Depuis la Guerre Céleste, les anges se sont retirés dans les cieux, abandonnant les habitants de Katharz à une malédiction dont ils ignorent tout. Pour protéger son secret, Ténia n’a d’autre choix que de s’abaisser à la violence de ses citoyens.
Si le synopsis a tout l’air d’être une histoire sombre et lugubre, ce livre est pourtant bourré d’humour et ne se prend pas du tout au sérieux. Audrey Alwett réalise un bel hommage à Terry Pratchett, qui l’a grandement inspirée durant sa jeunesse, et qui est malheureusement disparu durant l’écriture des derniers chapitres.
A travers ce roman de fantasy léger et drôle, elle nous offre des personnages caricaturaux, loufoques et pourtant, profondément humains.
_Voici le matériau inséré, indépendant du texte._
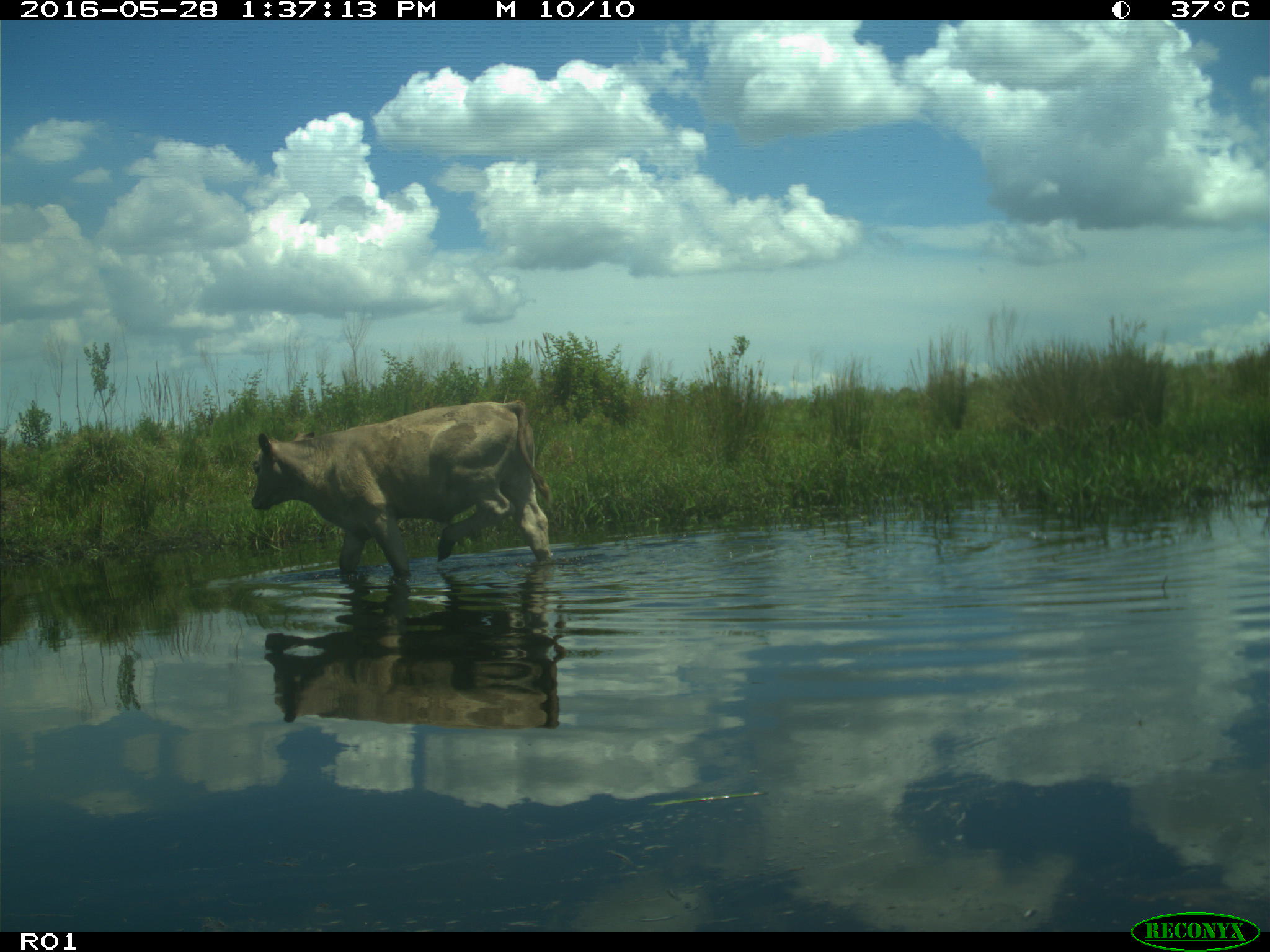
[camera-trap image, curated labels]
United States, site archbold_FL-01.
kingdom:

Cette histoire fait écho à tout un tas de références qui prêtent à sourire et font de cet univers une véritable madeleine de proust.
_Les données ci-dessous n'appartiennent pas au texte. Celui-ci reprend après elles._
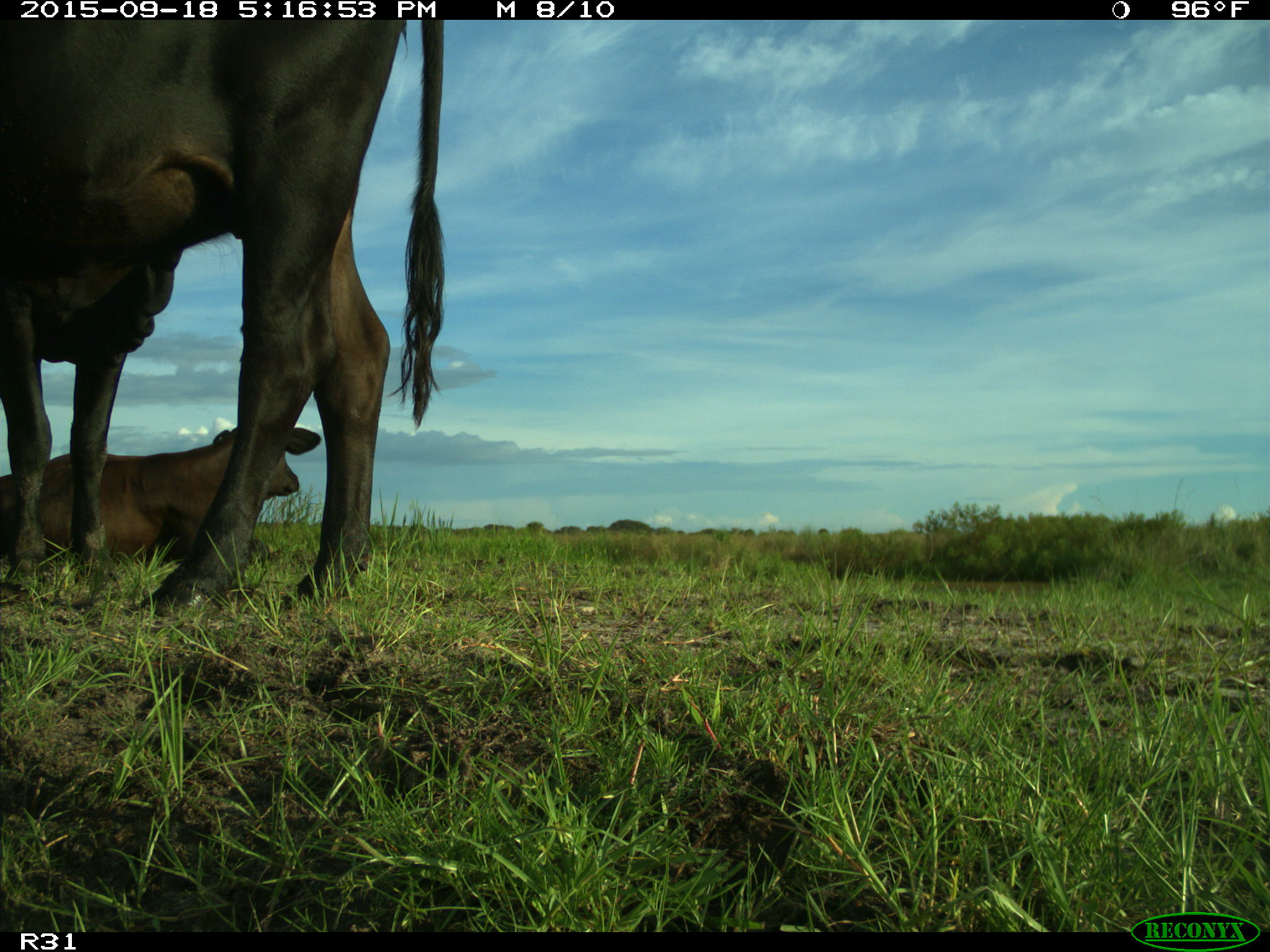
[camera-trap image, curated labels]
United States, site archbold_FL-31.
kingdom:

La qualité de l’édition poche est indéniable. Je suis tombée sous le charme de cette couverture. Si d’après cette illustration, Tenia semble être un mélange entre Cersei Lannister et Charlize Theron, elle est pourtant très différentes des deux reines de l’écran. C’est un personnage torturé par ses devoirs d’héritière, qui n’a pas le droit à l’erreur. Mais il y a bien une chose que l’on peut lui envier : son amitié avec Dame Carasse. Cette sorcière charismatique, à l’égo surdimensionné, est clairement l’une des belles surprises de ce récit. Sans oublier sa fabuleuse isba poule (je veux la même ! ) et son surprenant apprenti. Mais n’oublions pas Eustache Badufond, le zombie en charentaises, lui aussi responsable de la plupart des gloussements qui ont ponctué ma lecture.
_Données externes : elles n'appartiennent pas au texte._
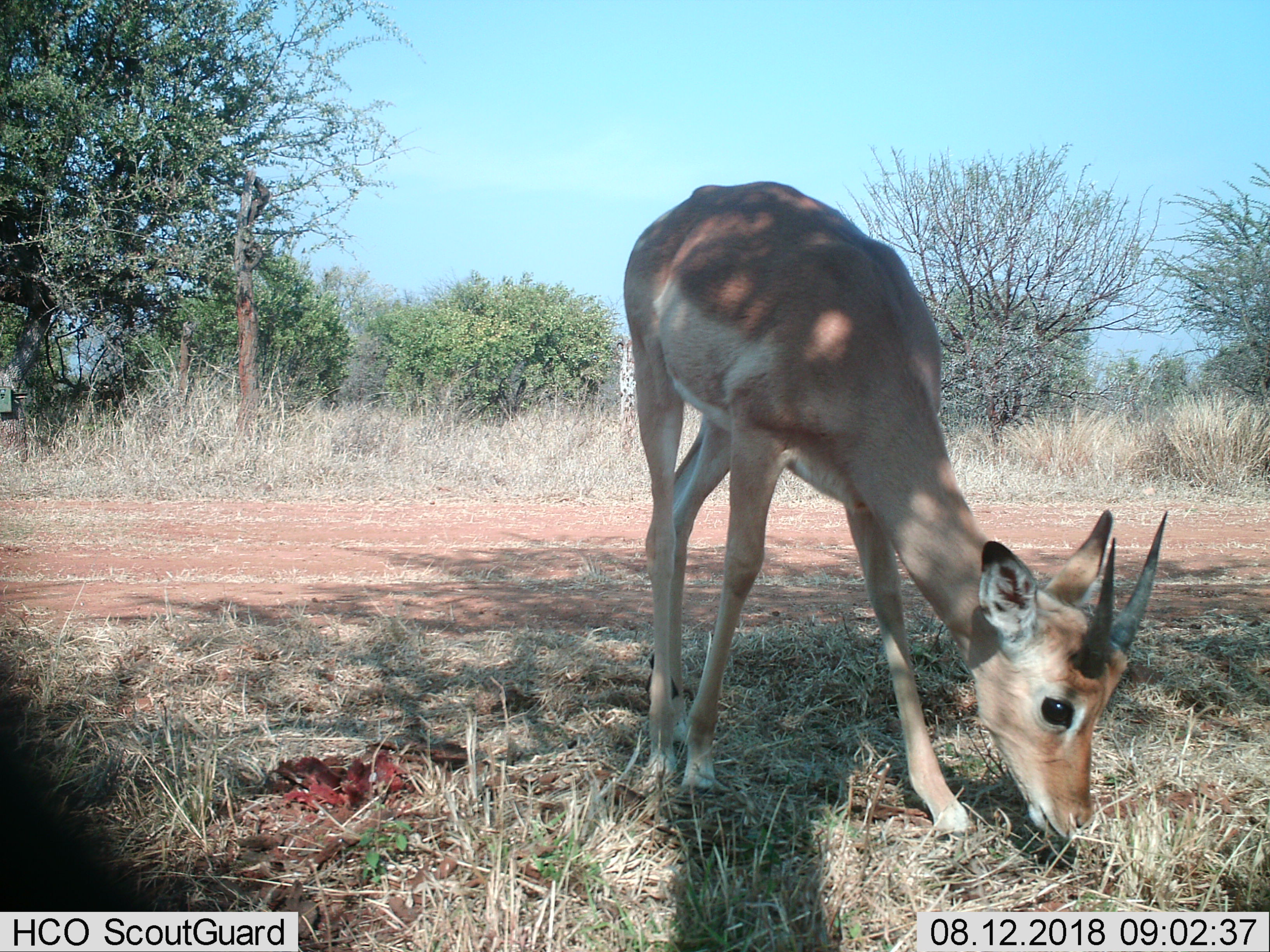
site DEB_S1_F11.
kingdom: Animalia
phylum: Chordata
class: Mammalia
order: Artiodactyla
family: Bovidae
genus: Aepyceros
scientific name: Aepyceros melampus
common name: impala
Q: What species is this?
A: Impala (Aepyceros melampus).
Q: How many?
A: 1.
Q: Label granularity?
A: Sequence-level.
Outre ces personnages hauts en couleur, Audrey Alwett prend le temps d’installer son univers, ainsi que sa mythologie. Dans cette histoire, les anges ne sont pas simplement là pour faire joli, ce sont des défenseurs hors-normes. Qui dit ange, dit bien entendu, démon.. et donc, combat millénaire. Et bien que le tout soit joliment emballé, comme un bonbon de Sinus Maverick, dans une papillote d’humour, on se prend au jeu et on espère un final épique.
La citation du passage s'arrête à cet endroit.